Singapore Adventure

Tuesday, November 29, 2005

Danshui Fisherman's Wharf: Part II
by venitha

The wharf is, in fact, more of the same, but boasts a marina, which lends it a certain charm and authenticity. We share a mango shake and stroll around the harbor, side-stepping the caricature artists and keeping a safe distance from the strange two-torso-ed man act.

I'm photographing Jim with a picturesque wharf-y backdrop when what must be a squid sign above crowds of customers catches my eye. Closer inspection is warranted, if only for a picture, and our curiosity is richly rewarded. There is not a fry vat to be found, and a generous free sample reveals that today's catch is fresh. And oh-my-God good.

For a mere NT$100 (~US$3), we purchase a paper tray mounded high with squid and settle into a cozy table for two in the back, near the rugged man in high boots hoisting burgeoning crates straight from the boat and the enormous pot bubbling merrily with inky purple water.

We blissfully feast on what is undoubtedly the best squid we have ever had in our lives. Just a touch salty, even without the dish of soy sauce with which it is served, and while it certainly doesn't melt it my mouth, it's not rubbery at all but is instead chewable with a hint of squeakiness reminiscent of only the absolute freshest of Wisconsin cheese curds.

We eat slowly, in awed silence, and far too soon, we're crossing sticks over an empty paper tray and licking our lips for one last taste.
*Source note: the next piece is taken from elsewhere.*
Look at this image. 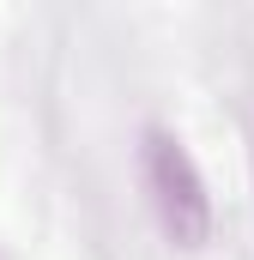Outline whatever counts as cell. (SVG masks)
<instances>
[{"label":"cell","mask_w":254,"mask_h":260,"mask_svg":"<svg viewBox=\"0 0 254 260\" xmlns=\"http://www.w3.org/2000/svg\"><path fill=\"white\" fill-rule=\"evenodd\" d=\"M0 260H6V254H0Z\"/></svg>","instance_id":"cell-2"},{"label":"cell","mask_w":254,"mask_h":260,"mask_svg":"<svg viewBox=\"0 0 254 260\" xmlns=\"http://www.w3.org/2000/svg\"><path fill=\"white\" fill-rule=\"evenodd\" d=\"M139 170H145V194H151V212H157L164 236L176 248H206V236H212V194H206V176H200L194 151L176 133L151 127L139 139Z\"/></svg>","instance_id":"cell-1"}]
</instances>
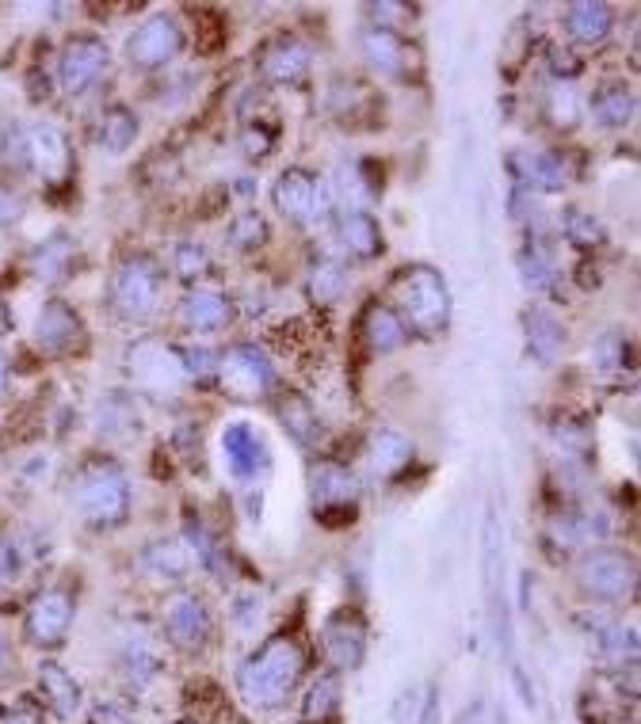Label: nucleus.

One tray is our limit; any more, and we'd be stuffed to the point of sure illness into the bay.

We emerge reluctantly back onto the wharf. I hold tight to Jim's hand, frowning in the knowledge that it's time to face first the bridge, then the ferry, then the MRT, then the bus, then the plane, then the cab, and then another week alone in Singapore.

Fortified with such squid, however, I'll make it.